> **Written problem**: Render every line of the items below as a numbered list, omitting blank lines and leaving out the pictures.

[Source data]
# # #

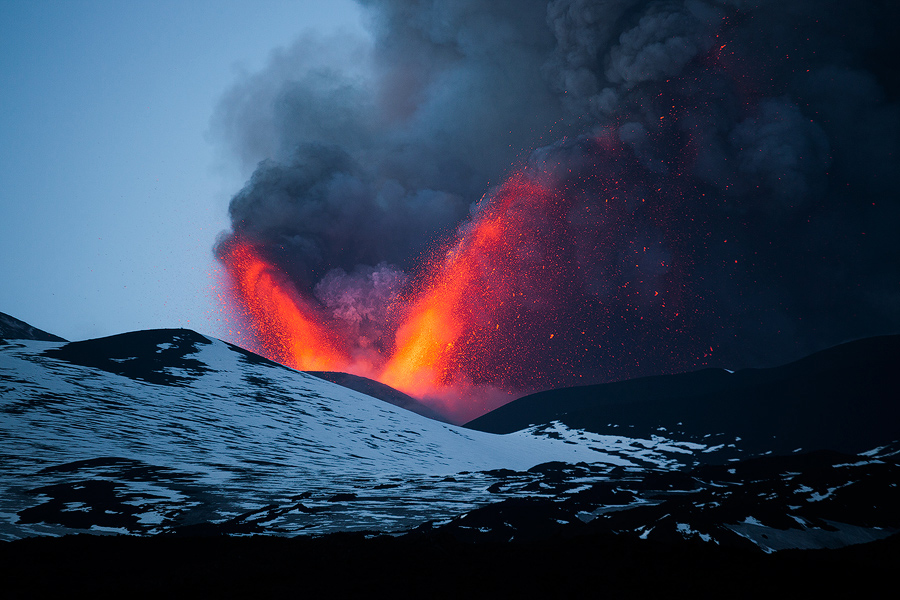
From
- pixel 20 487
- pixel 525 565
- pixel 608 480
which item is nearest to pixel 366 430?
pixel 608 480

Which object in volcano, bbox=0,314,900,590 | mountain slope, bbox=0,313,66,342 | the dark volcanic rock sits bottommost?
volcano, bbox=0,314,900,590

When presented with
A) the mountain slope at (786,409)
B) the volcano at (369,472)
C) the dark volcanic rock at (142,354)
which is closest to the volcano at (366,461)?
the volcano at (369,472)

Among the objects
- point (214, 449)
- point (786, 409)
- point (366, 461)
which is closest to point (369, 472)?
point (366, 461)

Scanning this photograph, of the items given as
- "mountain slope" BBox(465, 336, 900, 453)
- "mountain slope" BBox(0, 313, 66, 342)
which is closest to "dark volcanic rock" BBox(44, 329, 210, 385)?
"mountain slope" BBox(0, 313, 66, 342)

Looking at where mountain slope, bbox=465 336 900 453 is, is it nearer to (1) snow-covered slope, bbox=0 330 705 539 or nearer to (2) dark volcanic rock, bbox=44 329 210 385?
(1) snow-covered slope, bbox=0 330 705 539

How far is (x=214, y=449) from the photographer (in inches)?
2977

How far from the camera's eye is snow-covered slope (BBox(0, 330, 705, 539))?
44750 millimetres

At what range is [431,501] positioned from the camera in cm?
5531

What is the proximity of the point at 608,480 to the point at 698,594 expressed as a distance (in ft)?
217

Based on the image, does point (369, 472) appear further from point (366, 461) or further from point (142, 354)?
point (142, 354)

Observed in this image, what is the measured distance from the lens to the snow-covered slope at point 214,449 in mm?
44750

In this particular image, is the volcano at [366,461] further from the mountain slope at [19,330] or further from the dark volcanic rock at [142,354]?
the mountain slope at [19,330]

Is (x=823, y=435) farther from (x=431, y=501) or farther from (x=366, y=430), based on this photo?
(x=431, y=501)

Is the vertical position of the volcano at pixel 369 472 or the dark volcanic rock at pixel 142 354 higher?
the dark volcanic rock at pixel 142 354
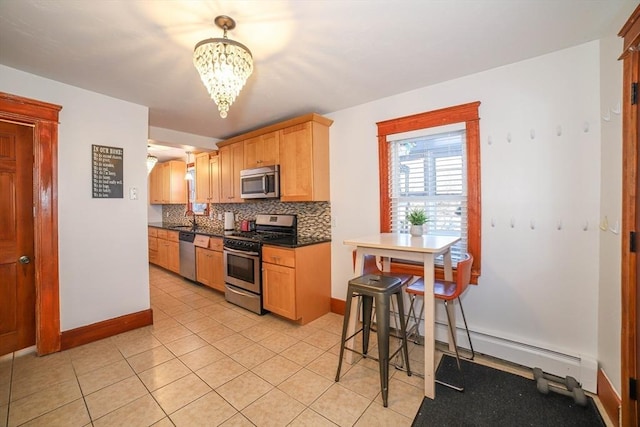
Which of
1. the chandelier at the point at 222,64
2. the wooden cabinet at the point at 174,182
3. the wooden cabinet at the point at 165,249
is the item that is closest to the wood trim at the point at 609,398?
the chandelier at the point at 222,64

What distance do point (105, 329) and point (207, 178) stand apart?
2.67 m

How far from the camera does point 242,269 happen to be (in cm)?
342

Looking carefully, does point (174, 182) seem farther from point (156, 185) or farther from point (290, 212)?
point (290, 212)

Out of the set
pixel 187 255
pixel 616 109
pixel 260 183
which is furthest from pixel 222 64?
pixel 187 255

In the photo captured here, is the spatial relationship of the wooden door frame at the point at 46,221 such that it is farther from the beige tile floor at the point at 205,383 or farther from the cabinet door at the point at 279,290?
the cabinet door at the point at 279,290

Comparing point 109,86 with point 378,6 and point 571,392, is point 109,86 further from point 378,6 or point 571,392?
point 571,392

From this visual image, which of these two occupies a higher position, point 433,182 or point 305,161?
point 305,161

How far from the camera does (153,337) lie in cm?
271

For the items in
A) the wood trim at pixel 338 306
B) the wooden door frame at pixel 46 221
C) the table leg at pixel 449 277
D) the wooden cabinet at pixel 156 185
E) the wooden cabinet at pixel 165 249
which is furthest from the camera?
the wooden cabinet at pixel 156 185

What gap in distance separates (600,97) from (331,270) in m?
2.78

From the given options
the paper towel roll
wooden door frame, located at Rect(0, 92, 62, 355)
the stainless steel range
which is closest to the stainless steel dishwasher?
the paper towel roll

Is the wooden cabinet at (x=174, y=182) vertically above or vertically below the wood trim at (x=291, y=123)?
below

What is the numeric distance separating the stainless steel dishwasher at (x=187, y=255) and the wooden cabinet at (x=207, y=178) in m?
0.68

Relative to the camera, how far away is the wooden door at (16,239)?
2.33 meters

# # #

> **Task response**:
1. From
2. - pixel 20 487
3. - pixel 525 565
4. - pixel 608 480
5. which item is nearest to pixel 366 430?
6. pixel 608 480
7. Which object in volcano, bbox=0,314,900,590 | mountain slope, bbox=0,313,66,342 | the dark volcanic rock sits bottommost?
8. volcano, bbox=0,314,900,590
9. When presented with
10. A) the mountain slope at (786,409)
11. B) the volcano at (369,472)
12. C) the dark volcanic rock at (142,354)
13. which is closest to the volcano at (366,461)?
14. the volcano at (369,472)
15. Among the objects
16. - point (214, 449)
17. - point (786, 409)
18. - point (366, 461)
19. which is closest to point (369, 472)?
20. point (366, 461)
21. Scanning this photograph, of the items given as
22. - "mountain slope" BBox(465, 336, 900, 453)
23. - "mountain slope" BBox(0, 313, 66, 342)
24. which is closest to "dark volcanic rock" BBox(44, 329, 210, 385)?
25. "mountain slope" BBox(0, 313, 66, 342)
26. Looking at where mountain slope, bbox=465 336 900 453 is, is it nearer to (1) snow-covered slope, bbox=0 330 705 539 or nearer to (2) dark volcanic rock, bbox=44 329 210 385?
27. (1) snow-covered slope, bbox=0 330 705 539
28. How far is (x=214, y=449) from the photographer (in inches)?
29. 2977
30. How far from the camera's eye is snow-covered slope (BBox(0, 330, 705, 539))?
31. 44750 millimetres
32. At what range is [431,501] positioned from the camera in cm?
33. 5531
34. What is the proximity of the point at 608,480 to the point at 698,594 expressed as a distance (in ft)?
35. 217
36. Based on the image, does point (369, 472) appear further from point (366, 461) or further from point (142, 354)?
37. point (142, 354)
38. Observed in this image, what is the measured distance from the lens to the snow-covered slope at point 214,449 in mm?
39. 44750
40. In this particular image, is the volcano at [366,461] further from the mountain slope at [19,330] or further from the dark volcanic rock at [142,354]?
41. the mountain slope at [19,330]
42. Is (x=823, y=435) farther from (x=431, y=501) or farther from (x=366, y=430), based on this photo?
43. (x=431, y=501)
44. Is the vertical position of the volcano at pixel 369 472 or the dark volcanic rock at pixel 142 354 higher?
45. the dark volcanic rock at pixel 142 354
46. Which of
47. 1. the chandelier at the point at 222,64
48. 2. the wooden cabinet at the point at 174,182
49. 3. the wooden cabinet at the point at 165,249
50. is the item that is closest to the wood trim at the point at 609,398?
51. the chandelier at the point at 222,64
52. What distance do point (105, 329) and point (207, 178) stand apart?
53. 2.67 m
54. How far from the camera does point 242,269 happen to be (in cm)?
55. 342
56. Looking carefully, does point (174, 182) seem farther from point (156, 185) or farther from point (290, 212)?
57. point (290, 212)
58. Out of the set
59. pixel 187 255
60. pixel 616 109
61. pixel 260 183
62. which is furthest from pixel 222 64?
63. pixel 187 255
64. In the photo captured here, is the spatial relationship of the wooden door frame at the point at 46,221 such that it is farther from the beige tile floor at the point at 205,383 or farther from the cabinet door at the point at 279,290?
65. the cabinet door at the point at 279,290
66. Comparing point 109,86 with point 378,6 and point 571,392, is point 109,86 further from point 378,6 or point 571,392?
67. point 571,392
68. From this visual image, which of these two occupies a higher position, point 433,182 or point 305,161?
69. point 305,161
70. How far from the camera does (153,337) lie in cm?
71. 271
72. For the items in
73. A) the wood trim at pixel 338 306
74. B) the wooden door frame at pixel 46 221
75. C) the table leg at pixel 449 277
76. D) the wooden cabinet at pixel 156 185
77. E) the wooden cabinet at pixel 165 249
78. which is furthest from the camera?
79. the wooden cabinet at pixel 156 185
80. What gap in distance separates (600,97) from (331,270) in m?
81. 2.78
82. From the given options
83. the paper towel roll
84. wooden door frame, located at Rect(0, 92, 62, 355)
85. the stainless steel range
86. which is closest to the stainless steel dishwasher?
87. the paper towel roll
88. Is the wooden cabinet at (x=174, y=182) vertically above or vertically below the wood trim at (x=291, y=123)?
89. below
90. What is the numeric distance separating the stainless steel dishwasher at (x=187, y=255) and the wooden cabinet at (x=207, y=178) in m?
91. 0.68
92. Relative to the camera, how far away is the wooden door at (16,239)?
93. 2.33 meters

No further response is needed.